Problem requirements: Rewrite the items from the line with "What is the measurable" up to and including the line with "4.82 metres", swapping "red boat" for "rowing boat" and leaving everything else unchanged. Give back only those lines.

Given records:
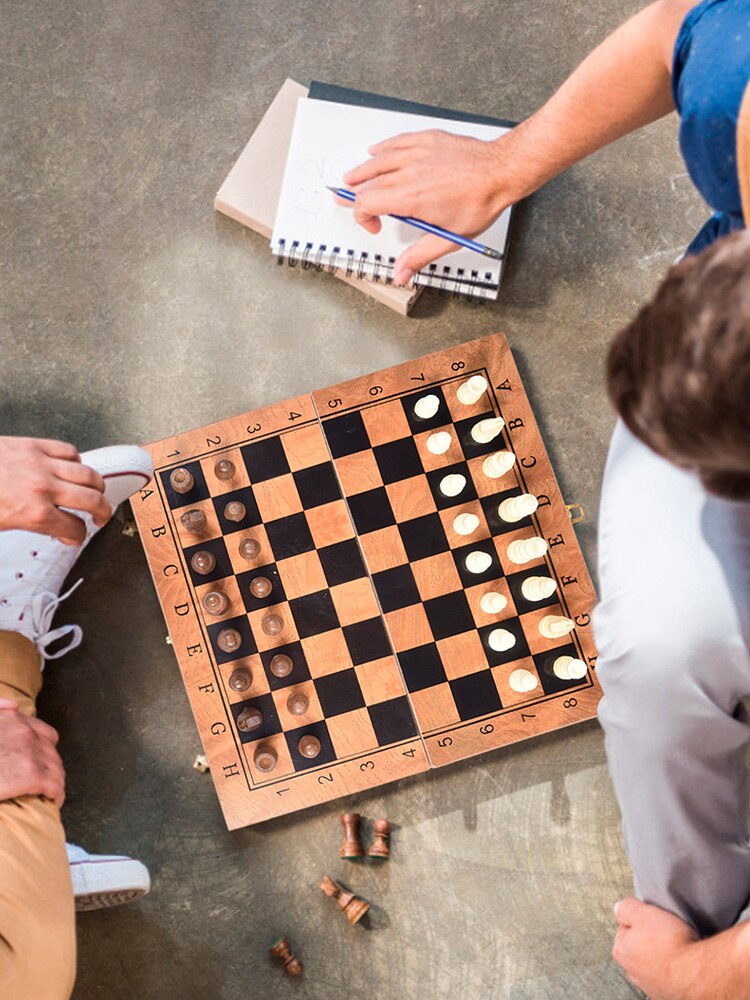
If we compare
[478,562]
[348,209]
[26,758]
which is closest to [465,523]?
[478,562]

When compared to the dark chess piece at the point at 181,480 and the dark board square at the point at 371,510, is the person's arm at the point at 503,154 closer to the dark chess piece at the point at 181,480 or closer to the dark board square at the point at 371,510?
the dark board square at the point at 371,510

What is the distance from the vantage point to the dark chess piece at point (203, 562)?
1818 millimetres

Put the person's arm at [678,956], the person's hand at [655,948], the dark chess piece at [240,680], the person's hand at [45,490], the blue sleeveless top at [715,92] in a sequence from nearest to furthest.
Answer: the blue sleeveless top at [715,92]
the person's arm at [678,956]
the person's hand at [655,948]
the person's hand at [45,490]
the dark chess piece at [240,680]

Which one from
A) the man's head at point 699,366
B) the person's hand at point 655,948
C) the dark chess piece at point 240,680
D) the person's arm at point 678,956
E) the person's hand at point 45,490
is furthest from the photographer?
the dark chess piece at point 240,680

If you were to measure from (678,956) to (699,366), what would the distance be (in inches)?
40.5

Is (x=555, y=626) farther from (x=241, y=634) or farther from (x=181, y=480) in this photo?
(x=181, y=480)

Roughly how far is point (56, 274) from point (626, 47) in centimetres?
135

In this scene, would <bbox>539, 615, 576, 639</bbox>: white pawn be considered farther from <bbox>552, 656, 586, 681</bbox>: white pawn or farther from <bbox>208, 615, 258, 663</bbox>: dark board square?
<bbox>208, 615, 258, 663</bbox>: dark board square

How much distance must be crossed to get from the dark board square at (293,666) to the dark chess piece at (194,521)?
31 centimetres

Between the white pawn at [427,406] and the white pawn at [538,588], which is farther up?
the white pawn at [427,406]

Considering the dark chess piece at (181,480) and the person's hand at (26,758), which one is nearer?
the person's hand at (26,758)

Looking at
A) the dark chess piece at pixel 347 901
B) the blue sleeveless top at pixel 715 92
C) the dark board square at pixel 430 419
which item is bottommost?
the dark chess piece at pixel 347 901

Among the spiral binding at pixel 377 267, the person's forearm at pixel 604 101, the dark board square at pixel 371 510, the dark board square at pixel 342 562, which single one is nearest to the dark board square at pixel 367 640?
the dark board square at pixel 342 562

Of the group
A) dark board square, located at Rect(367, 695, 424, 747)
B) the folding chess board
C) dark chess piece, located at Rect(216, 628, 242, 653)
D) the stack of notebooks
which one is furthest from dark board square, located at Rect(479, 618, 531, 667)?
the stack of notebooks
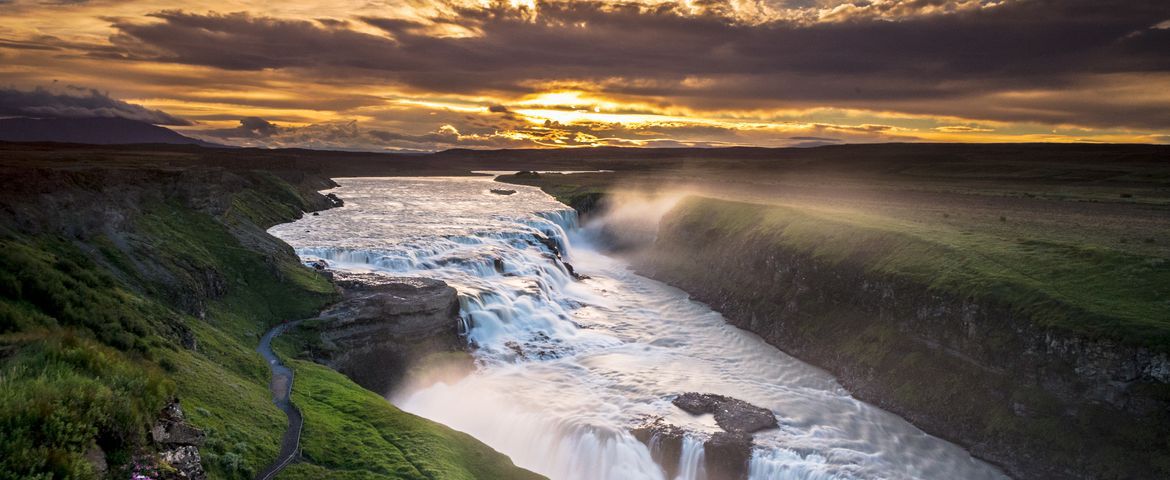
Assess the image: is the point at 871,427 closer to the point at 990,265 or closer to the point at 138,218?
the point at 990,265

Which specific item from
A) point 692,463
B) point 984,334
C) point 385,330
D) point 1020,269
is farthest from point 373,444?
point 1020,269

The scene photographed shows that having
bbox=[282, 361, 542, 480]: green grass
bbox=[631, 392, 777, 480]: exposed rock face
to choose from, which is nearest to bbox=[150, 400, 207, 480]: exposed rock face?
bbox=[282, 361, 542, 480]: green grass

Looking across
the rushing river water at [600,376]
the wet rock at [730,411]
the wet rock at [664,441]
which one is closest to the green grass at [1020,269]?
the rushing river water at [600,376]

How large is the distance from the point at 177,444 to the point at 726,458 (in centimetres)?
1827

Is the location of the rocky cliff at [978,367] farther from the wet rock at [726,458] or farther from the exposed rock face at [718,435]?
the wet rock at [726,458]

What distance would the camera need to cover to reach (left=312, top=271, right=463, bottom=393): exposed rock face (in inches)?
1212

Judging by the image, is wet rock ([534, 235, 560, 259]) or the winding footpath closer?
the winding footpath

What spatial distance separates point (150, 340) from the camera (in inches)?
723

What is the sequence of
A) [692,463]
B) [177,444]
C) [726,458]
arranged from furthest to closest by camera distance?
[692,463]
[726,458]
[177,444]

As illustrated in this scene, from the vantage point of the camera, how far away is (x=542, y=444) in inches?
1043

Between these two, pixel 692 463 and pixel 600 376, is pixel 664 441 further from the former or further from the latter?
pixel 600 376

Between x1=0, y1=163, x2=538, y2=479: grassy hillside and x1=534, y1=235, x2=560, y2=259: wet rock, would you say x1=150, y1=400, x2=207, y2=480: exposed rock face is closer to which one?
x1=0, y1=163, x2=538, y2=479: grassy hillside

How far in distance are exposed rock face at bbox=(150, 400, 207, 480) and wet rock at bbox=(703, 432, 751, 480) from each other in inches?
679

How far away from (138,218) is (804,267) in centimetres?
3889
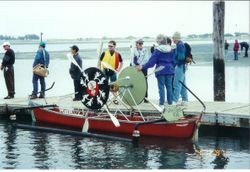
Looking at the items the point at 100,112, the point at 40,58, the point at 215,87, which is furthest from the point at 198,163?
the point at 40,58

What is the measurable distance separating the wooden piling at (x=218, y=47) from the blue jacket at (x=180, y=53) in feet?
5.93

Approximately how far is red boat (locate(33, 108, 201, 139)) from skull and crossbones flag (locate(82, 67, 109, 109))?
2.26 feet

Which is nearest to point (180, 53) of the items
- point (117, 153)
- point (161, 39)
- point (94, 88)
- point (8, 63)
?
point (161, 39)

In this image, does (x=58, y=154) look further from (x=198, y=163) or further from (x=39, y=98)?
(x=39, y=98)

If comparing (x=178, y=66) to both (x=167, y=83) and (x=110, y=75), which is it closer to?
(x=167, y=83)

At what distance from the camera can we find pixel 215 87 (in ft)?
52.0

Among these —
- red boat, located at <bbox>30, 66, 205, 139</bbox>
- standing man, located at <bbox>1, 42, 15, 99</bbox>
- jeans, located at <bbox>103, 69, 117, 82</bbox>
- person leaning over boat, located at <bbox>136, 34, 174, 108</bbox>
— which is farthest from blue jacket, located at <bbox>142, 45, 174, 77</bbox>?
standing man, located at <bbox>1, 42, 15, 99</bbox>

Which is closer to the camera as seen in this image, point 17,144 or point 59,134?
point 17,144

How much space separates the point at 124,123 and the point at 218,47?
4111 mm

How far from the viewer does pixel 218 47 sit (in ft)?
51.3

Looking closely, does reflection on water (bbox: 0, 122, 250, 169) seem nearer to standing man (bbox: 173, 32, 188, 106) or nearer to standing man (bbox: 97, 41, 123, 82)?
standing man (bbox: 173, 32, 188, 106)

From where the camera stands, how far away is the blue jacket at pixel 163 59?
12.9 m

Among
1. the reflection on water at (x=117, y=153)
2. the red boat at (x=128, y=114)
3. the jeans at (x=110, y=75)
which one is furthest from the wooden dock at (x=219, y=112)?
the jeans at (x=110, y=75)

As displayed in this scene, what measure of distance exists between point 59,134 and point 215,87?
4.82 metres
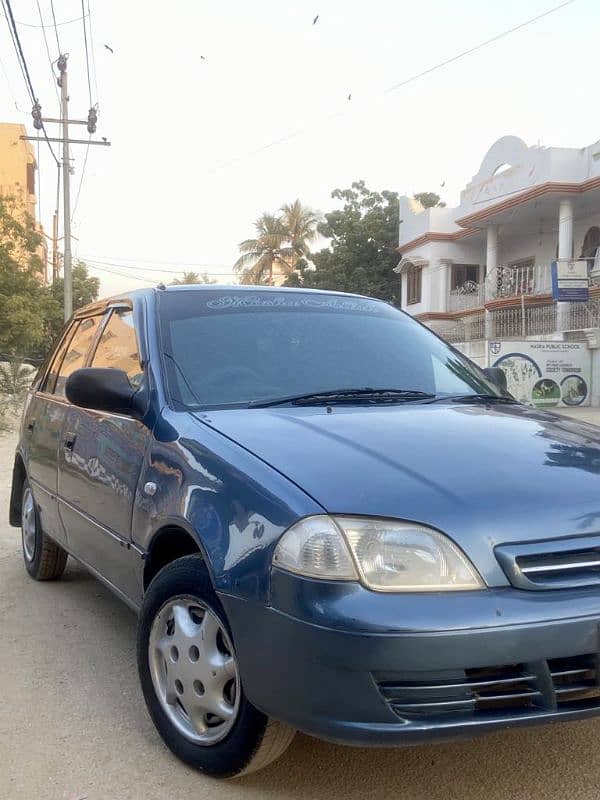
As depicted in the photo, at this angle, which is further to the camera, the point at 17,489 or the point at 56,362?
the point at 17,489

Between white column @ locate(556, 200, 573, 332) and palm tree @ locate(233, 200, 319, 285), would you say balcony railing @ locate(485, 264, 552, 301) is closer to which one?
white column @ locate(556, 200, 573, 332)

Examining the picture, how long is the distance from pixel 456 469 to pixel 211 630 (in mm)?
922

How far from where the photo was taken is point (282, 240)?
4394cm

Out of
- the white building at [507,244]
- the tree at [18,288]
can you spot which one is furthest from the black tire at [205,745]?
the white building at [507,244]

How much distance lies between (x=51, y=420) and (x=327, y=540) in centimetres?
277

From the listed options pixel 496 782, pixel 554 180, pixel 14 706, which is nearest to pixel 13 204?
pixel 554 180

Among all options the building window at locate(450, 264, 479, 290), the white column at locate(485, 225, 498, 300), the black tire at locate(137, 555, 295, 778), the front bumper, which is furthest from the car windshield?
the building window at locate(450, 264, 479, 290)

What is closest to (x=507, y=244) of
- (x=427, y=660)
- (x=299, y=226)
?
(x=299, y=226)

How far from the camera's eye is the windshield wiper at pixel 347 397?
3.19 meters

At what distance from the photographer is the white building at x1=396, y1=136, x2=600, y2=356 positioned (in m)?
25.7

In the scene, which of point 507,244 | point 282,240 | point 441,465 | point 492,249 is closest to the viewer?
point 441,465

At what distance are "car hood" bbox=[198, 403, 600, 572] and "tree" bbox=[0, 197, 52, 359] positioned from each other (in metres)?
16.0

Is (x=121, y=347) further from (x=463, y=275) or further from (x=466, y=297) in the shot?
(x=463, y=275)

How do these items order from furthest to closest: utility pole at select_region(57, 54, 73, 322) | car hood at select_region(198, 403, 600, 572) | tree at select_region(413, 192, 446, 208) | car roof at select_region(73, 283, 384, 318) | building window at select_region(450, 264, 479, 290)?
1. tree at select_region(413, 192, 446, 208)
2. building window at select_region(450, 264, 479, 290)
3. utility pole at select_region(57, 54, 73, 322)
4. car roof at select_region(73, 283, 384, 318)
5. car hood at select_region(198, 403, 600, 572)
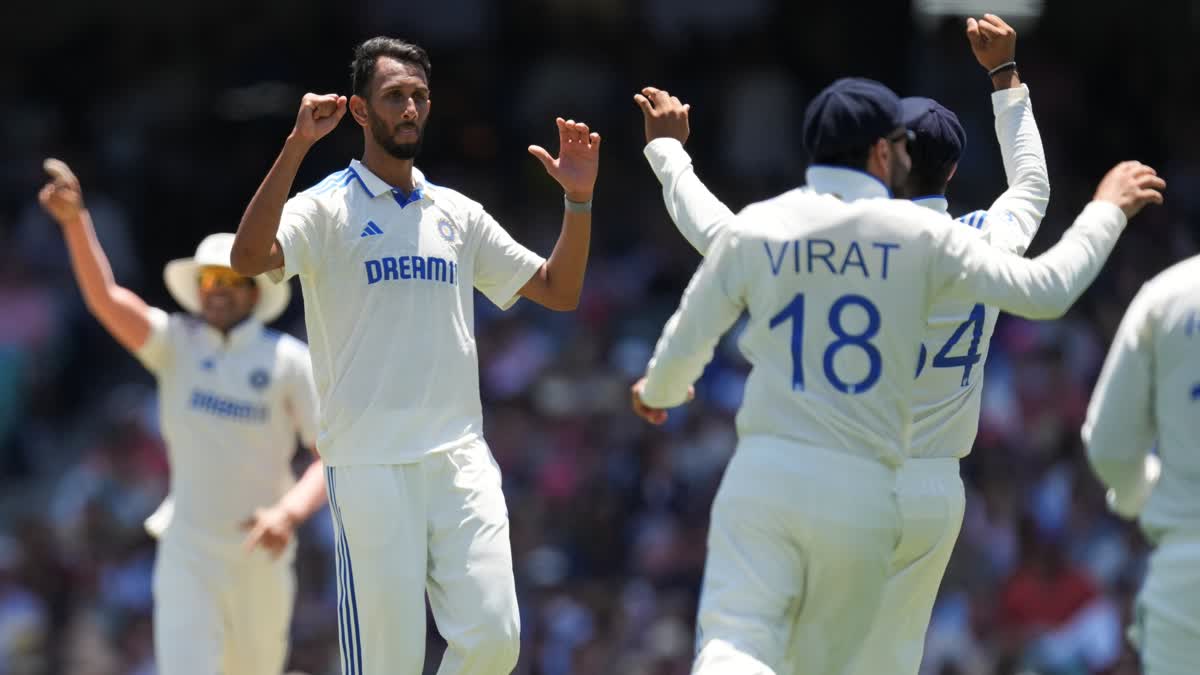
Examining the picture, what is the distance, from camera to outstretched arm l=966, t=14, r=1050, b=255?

Output below:
What is the measurable distance separating the wooden piling at (x=218, y=47) from the blue jacket at (x=180, y=53) in feet?
5.93

Approximately how far is rowing boat (locate(33, 108, 201, 139)) from skull and crossbones flag (locate(82, 67, 109, 109))?
2.26 feet

Which is nearest to point (180, 53) of the items
- point (117, 153)
- point (161, 39)
- point (94, 88)
- point (8, 63)
?
point (161, 39)

In this image, does (x=58, y=154) look further from (x=198, y=163) or further from (x=39, y=98)?
(x=39, y=98)

If comparing (x=178, y=66) to both (x=167, y=83) and (x=110, y=75), which is it closer to?
(x=167, y=83)

At what distance from the camera can we find pixel 215 87 (in ft)?
52.0

Among these —
- rowing boat, located at <bbox>30, 66, 205, 139</bbox>
- standing man, located at <bbox>1, 42, 15, 99</bbox>
- jeans, located at <bbox>103, 69, 117, 82</bbox>
- person leaning over boat, located at <bbox>136, 34, 174, 108</bbox>
— which is farthest from blue jacket, located at <bbox>142, 45, 174, 77</bbox>?
standing man, located at <bbox>1, 42, 15, 99</bbox>

Which is closer to the camera as seen in this image, point 17,144 or point 59,134?
point 17,144

How much space separates the point at 124,123 and the point at 218,47?
4111 mm

How far from the viewer does pixel 218 47 sit (in ft)?
51.3

Looking closely, does reflection on water (bbox: 0, 122, 250, 169) seem nearer to standing man (bbox: 173, 32, 188, 106) or nearer to standing man (bbox: 97, 41, 123, 82)?
standing man (bbox: 173, 32, 188, 106)

From where the camera stands, how far away is the blue jacket at pixel 163 59?
12.9 m

Among
1. the reflection on water at (x=117, y=153)
2. the rowing boat at (x=128, y=114)
3. the jeans at (x=110, y=75)
which one is furthest from the wooden dock at (x=219, y=112)?
the jeans at (x=110, y=75)

As displayed in this scene, what measure of distance exists between point 59,134 and point 215,87?
4.82 metres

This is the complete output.